## YOUR TASK
Please pick out each of the rows below that contains the string "with", and copy every such row in full.

──────── ITEMS

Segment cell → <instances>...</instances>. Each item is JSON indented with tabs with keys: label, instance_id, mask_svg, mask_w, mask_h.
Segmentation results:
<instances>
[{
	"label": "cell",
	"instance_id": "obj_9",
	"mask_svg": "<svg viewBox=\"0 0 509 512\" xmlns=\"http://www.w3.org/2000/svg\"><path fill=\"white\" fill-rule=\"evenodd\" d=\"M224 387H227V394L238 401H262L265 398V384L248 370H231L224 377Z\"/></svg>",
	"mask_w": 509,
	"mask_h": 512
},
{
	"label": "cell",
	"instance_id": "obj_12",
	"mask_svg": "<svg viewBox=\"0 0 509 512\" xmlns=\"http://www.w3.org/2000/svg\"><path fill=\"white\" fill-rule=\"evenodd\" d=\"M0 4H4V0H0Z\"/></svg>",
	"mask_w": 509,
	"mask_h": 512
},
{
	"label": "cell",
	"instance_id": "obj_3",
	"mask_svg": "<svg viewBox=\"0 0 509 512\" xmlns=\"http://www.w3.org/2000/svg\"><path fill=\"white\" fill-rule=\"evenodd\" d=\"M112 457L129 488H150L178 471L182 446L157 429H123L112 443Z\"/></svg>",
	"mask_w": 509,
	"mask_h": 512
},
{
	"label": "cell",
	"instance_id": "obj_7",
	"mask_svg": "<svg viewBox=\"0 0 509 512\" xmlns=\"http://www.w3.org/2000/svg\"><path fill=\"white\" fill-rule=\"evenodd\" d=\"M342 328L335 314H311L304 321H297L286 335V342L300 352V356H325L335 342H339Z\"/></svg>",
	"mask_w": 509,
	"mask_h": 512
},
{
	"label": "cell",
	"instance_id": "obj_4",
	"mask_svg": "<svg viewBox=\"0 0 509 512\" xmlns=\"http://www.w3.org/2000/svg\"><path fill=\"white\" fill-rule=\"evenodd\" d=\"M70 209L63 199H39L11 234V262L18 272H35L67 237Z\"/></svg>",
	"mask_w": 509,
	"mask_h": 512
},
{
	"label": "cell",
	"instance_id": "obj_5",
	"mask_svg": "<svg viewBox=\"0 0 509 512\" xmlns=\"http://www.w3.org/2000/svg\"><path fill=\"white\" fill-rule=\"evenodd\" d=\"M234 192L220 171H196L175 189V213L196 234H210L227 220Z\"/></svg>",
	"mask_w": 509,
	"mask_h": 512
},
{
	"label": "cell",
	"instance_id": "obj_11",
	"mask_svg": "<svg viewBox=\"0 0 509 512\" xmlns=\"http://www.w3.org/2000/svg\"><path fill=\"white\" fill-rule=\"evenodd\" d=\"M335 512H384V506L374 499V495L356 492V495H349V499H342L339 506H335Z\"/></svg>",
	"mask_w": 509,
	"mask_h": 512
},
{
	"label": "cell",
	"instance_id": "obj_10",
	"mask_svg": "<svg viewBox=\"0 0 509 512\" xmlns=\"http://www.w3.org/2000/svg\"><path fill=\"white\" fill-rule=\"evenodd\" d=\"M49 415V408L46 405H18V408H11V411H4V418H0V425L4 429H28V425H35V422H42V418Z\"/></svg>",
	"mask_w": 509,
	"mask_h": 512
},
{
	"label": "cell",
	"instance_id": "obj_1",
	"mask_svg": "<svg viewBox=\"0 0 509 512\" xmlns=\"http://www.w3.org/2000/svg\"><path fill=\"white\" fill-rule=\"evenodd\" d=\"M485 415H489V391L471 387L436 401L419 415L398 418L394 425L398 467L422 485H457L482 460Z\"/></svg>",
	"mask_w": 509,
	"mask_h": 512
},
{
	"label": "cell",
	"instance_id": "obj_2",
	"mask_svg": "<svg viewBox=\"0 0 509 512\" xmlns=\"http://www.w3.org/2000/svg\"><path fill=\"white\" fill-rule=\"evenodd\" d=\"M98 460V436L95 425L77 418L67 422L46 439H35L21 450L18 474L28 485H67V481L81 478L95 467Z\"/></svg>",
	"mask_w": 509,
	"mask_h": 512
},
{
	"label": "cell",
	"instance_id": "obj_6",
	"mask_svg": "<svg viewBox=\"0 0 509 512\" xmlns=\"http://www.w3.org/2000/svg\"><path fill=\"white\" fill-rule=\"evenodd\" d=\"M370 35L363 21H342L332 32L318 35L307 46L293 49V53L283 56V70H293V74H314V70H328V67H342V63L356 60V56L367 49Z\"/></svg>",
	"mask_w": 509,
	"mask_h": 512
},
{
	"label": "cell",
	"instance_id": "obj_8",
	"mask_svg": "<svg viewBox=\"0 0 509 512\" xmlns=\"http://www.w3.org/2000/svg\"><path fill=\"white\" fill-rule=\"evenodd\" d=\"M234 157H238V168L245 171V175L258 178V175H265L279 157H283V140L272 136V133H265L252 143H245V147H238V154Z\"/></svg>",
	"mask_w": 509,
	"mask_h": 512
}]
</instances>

────────────────
──────── ITEMS

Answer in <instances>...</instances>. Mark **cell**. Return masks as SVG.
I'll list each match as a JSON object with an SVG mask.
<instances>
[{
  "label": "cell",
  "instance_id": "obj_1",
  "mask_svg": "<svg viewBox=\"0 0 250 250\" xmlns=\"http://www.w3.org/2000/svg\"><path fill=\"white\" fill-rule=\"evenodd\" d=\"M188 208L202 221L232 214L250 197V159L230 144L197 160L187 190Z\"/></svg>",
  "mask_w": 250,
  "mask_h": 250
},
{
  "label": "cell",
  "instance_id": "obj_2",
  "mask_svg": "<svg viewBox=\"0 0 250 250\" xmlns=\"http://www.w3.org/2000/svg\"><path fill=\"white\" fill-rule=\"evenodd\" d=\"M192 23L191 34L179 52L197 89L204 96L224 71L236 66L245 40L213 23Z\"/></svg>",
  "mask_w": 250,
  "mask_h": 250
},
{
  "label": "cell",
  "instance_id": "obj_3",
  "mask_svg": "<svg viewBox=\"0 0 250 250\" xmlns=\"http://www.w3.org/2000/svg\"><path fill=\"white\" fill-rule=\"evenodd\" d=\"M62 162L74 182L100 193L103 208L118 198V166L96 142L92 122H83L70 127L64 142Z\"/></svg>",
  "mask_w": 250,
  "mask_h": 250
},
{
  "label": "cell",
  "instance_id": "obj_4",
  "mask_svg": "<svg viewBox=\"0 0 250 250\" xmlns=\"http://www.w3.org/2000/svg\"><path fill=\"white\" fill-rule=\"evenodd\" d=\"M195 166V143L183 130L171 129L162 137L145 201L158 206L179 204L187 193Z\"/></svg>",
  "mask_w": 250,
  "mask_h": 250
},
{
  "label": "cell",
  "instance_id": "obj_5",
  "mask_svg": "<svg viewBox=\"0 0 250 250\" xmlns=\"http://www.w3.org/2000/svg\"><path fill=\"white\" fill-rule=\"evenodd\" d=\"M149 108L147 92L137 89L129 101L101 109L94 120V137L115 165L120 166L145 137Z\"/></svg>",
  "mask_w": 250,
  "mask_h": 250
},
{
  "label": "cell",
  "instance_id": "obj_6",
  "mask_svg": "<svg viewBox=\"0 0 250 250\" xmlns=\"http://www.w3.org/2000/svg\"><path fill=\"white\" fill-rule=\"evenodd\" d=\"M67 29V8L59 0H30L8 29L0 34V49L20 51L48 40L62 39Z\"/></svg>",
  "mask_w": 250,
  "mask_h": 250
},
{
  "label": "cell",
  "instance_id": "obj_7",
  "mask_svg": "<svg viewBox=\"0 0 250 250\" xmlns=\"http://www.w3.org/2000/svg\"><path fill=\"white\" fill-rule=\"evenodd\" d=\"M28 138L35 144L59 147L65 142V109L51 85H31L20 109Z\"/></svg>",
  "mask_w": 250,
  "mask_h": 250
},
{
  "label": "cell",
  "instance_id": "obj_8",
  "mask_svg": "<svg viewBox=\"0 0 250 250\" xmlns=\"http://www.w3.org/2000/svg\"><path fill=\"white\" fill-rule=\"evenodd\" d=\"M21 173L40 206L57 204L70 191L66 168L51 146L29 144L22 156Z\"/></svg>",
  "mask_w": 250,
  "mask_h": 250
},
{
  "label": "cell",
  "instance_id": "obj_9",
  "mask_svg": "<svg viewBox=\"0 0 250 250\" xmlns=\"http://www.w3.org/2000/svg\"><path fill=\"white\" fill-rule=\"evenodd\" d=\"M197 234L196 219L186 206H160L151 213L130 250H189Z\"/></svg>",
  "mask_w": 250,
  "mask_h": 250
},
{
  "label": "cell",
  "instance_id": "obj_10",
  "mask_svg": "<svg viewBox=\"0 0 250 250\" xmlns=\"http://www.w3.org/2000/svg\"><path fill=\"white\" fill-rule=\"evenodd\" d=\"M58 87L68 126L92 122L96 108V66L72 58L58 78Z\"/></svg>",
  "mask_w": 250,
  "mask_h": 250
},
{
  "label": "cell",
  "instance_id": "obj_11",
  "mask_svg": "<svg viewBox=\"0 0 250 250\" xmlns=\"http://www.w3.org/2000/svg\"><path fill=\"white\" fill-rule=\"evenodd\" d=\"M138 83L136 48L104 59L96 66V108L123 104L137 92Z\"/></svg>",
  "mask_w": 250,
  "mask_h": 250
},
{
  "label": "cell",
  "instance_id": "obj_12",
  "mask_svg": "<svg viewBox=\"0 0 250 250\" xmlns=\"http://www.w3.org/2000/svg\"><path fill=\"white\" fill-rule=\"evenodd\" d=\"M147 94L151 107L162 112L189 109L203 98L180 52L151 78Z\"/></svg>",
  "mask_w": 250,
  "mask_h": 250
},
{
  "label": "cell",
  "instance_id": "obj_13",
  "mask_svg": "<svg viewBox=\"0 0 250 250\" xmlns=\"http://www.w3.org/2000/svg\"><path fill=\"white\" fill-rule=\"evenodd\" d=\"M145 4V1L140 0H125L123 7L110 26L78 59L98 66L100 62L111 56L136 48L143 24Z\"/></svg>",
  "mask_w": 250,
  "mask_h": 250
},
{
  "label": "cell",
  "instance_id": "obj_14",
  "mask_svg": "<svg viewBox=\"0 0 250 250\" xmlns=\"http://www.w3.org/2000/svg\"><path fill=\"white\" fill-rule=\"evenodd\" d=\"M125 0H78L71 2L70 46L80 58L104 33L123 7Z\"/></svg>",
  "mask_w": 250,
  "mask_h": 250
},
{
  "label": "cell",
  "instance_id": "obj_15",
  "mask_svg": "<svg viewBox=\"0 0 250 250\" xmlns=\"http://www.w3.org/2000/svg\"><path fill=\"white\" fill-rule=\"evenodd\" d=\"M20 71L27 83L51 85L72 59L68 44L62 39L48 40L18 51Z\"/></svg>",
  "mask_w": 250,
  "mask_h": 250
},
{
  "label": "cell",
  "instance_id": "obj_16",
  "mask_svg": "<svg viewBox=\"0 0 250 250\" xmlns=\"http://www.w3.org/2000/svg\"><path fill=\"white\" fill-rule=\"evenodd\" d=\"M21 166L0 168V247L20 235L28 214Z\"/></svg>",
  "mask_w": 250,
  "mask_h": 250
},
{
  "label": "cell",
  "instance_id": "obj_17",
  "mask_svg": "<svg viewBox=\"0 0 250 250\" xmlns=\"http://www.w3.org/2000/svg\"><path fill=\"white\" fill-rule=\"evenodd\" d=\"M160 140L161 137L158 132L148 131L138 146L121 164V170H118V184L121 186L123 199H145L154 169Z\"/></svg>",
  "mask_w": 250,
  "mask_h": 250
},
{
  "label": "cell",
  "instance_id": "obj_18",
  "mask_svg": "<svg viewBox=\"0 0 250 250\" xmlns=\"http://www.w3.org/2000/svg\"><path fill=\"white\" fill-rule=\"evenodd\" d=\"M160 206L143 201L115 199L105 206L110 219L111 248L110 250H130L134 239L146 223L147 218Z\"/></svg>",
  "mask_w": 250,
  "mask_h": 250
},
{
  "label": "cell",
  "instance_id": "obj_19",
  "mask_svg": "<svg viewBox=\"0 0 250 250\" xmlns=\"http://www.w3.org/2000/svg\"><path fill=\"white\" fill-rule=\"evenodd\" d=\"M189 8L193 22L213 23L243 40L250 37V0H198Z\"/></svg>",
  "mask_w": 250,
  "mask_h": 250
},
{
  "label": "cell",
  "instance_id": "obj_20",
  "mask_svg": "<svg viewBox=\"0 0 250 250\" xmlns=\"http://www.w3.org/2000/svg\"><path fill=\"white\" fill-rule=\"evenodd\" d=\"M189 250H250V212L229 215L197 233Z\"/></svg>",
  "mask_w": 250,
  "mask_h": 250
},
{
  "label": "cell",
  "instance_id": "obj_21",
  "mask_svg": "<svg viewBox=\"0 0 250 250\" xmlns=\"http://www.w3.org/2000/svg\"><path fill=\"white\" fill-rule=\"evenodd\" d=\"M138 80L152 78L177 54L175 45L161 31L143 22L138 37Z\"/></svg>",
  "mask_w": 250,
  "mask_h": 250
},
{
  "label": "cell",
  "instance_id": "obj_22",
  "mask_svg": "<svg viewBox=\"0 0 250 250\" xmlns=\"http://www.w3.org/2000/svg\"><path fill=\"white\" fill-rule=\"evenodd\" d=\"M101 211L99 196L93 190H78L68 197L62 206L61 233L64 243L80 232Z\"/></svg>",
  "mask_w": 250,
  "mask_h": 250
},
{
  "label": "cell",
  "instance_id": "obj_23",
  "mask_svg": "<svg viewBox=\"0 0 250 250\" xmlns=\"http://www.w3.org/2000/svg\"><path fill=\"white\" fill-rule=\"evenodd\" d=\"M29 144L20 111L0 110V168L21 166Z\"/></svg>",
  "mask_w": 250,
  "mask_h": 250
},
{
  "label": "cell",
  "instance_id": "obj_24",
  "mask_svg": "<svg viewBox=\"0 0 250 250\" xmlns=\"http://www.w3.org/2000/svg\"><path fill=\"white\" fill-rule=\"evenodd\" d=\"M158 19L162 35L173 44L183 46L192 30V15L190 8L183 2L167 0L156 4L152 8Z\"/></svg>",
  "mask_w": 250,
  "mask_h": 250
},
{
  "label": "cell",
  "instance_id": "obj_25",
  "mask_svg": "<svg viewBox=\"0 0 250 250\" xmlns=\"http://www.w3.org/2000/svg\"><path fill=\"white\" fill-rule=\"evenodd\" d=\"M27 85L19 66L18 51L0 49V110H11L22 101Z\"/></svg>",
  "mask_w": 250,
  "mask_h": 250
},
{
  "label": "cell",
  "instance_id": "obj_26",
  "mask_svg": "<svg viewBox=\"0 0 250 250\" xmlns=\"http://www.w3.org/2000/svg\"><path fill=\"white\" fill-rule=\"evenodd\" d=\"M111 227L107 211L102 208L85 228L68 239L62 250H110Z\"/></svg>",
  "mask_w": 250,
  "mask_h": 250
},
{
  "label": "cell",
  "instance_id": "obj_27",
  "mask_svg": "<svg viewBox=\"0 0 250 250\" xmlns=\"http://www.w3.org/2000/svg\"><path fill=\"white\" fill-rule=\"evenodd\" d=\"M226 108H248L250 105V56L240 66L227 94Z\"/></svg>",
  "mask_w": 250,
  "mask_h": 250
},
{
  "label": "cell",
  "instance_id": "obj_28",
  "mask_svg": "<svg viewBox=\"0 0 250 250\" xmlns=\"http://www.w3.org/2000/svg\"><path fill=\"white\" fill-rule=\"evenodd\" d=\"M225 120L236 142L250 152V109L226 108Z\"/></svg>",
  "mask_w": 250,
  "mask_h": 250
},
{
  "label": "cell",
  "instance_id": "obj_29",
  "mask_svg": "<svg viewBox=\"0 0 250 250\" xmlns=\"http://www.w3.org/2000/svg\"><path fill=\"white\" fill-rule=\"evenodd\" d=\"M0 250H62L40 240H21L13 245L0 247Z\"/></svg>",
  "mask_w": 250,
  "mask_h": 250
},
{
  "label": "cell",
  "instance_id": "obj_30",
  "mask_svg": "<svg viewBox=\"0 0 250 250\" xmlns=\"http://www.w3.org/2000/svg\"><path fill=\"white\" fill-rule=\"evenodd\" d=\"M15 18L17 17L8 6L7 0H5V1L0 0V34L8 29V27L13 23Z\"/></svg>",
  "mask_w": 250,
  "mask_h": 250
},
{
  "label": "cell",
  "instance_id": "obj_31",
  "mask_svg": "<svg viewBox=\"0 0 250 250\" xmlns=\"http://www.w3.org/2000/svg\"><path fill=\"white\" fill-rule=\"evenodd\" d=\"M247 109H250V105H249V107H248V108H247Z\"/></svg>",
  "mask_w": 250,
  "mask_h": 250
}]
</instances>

────────────────

## ANSWER TO THE PROBLEM
Segment cell → <instances>...</instances>. Each item is JSON indented with tabs with keys: label, instance_id, mask_svg, mask_w, mask_h.
I'll list each match as a JSON object with an SVG mask.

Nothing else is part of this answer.